Two very traditional geographical skills–providing written guides to local places, and conducting architectural resource surveys–are often overlooked as genuine services that geography departments can offer to residents of ordinary sections of nearby communities. A self-guided student tour of the city, using a photocopied class guidebook and following a single city bus line, has proven an effective way to interest students in the American center city in general, and in Oakland, California, in particular.
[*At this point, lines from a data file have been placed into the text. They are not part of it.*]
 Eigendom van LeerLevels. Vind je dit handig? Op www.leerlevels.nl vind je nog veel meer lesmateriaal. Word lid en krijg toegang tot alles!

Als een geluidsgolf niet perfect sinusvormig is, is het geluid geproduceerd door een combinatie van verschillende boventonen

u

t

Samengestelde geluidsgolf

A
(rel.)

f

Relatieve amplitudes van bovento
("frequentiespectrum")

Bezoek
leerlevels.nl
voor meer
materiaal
Student research about the city, and volunteering for urban service, have increased substantially among students who have taken a half-day cross-sectional tour of the city. Similarly, a Caltrans-funded survey of workers’ cottages in the West Oakland neighborhood has had surprising uses for community activism and preservation. In addition to “how-to” and “what-not-to-do” hints, these two case studies explore a cultural landscape approach to the city, Grady Clay’s cross-sectional study techniques, and social-class analysis of houses whose exteriors seem to be very much alike but whose interior floor plans reveal sharp cultural divides.
Philip R. Pryde
It is unfortunate that many geographers, in the course of their academic career, interact very little with their local or regional communities. Yet this kind of interaction can have very positive pay-backs for the geographer, his or her department, and the community at large. The most common form of interaction today may be funded projects, particularly those that are GIS related, but an individual’s geographic expertise can be applied to community issues in a great many other ways as well. Ways of establishing “expertise” within the community are numerous, ranging from writing op-ed pieces for newspapers, to volunteering for citizen advisory groups, to getting to know some of the local elected officials. Once a geographer has established expertise in some aspect of community or regional affairs, a strong synergistic effect is possible between their academic classes, their research, and the relevant community agencies and organizations.